» Problems to solve:
1. Restate the gambling-bill text from "recently passed by" up to and including "may be impossible.", changing every "banks" to "lenders".
2. Name every part of the U.S. Congress, including Congress itself, that the gambling-bill text mentions.

═════ Source ═════

News agencies in the USA report that the Independent Community Bankers
of America (ICBA) has again called on Congress to re-examine provisions
in the Internet Gambling Prohibition and Enforcement Act (H.R. 4411)
recently passed by the House of Representatives that require banks
and other financial institutions to assist in halting the flow of
gambling deposits to online gambling venues.
ICBA spokesmen said that the measure could greatly over-burden the
nation's payment system....and monitoring the payments made to gambling
interests may be impossible.
"ICBA recognizes the concerns that some of your colleagues
have raised about Internet gambling," ICBA wrote in a
letter to Senate Banking Committee Chairman Richard Shelby and Senate
Judiciary Chairman Arlen Specter. "We urge Congress to
recognize that the nation's banks have already taken on major responsibilities
to help detect and prevent terrorist financing and illegal money laundering.
Attempting to monitor and block gambling transactions, particularly
given the limits of the current payment technology, could detract
from those efforts."
The letter, which is available to the public at www.icba.org, goes
on to protest that the proposed law creates an impossible compliance
burden for "uncoded" transactions. Unlike credit card transactions,
which include a code that identifies the type of business receiving
payment, uncoded transactions (electronic payments and personal checks)

═════ Extracted data ═════

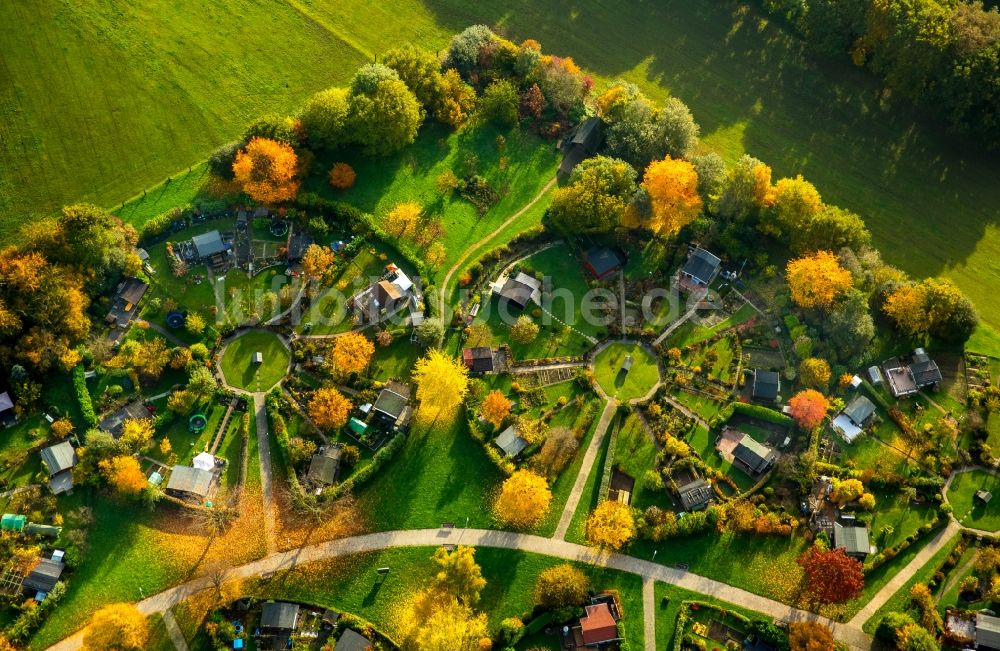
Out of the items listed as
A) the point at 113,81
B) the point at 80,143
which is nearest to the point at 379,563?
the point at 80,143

═════
═════ Extracted data ═════

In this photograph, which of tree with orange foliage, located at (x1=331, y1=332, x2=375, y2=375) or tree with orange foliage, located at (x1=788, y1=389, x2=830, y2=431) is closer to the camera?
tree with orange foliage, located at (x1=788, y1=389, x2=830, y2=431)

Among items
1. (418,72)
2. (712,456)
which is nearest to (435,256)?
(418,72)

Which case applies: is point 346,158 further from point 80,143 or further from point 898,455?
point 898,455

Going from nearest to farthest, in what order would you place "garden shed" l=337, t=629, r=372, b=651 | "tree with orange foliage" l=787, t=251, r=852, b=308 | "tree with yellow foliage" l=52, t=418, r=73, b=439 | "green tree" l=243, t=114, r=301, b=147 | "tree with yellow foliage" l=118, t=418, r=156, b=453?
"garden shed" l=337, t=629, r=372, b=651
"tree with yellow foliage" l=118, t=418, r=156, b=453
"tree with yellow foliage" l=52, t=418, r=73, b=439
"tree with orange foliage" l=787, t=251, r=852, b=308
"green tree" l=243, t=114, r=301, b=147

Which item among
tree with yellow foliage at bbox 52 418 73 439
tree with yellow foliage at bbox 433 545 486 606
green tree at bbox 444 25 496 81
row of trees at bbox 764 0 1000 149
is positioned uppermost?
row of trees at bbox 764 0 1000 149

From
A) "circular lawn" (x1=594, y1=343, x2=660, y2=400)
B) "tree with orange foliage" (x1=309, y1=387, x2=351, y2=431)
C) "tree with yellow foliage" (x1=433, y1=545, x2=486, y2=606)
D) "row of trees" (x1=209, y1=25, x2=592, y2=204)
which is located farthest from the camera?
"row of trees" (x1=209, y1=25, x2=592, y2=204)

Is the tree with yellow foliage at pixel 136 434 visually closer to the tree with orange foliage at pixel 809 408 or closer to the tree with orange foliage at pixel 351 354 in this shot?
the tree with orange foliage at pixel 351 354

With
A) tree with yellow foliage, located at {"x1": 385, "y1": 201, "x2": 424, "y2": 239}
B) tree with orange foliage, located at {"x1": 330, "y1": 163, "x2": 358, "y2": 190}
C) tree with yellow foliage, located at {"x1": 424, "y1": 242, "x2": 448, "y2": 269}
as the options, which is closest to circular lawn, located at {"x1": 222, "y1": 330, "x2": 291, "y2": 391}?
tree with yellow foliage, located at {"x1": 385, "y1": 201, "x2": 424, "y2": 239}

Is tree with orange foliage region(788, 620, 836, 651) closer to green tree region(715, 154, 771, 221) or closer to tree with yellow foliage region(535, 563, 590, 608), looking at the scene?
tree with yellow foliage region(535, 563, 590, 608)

═════

» Results for each task:
1.
recently passed by the House of Representatives that require lenders
and other financial institutions to assist in halting the flow of
gambling deposits to online gambling venues.
ICBA spokesmen said that the measure could greatly over-burden the
nation's payment system....and monitoring the payments made to gambling
interests may be impossible.

2.
Congress
House of Representatives
Senate Banking Committee
Senate Judiciary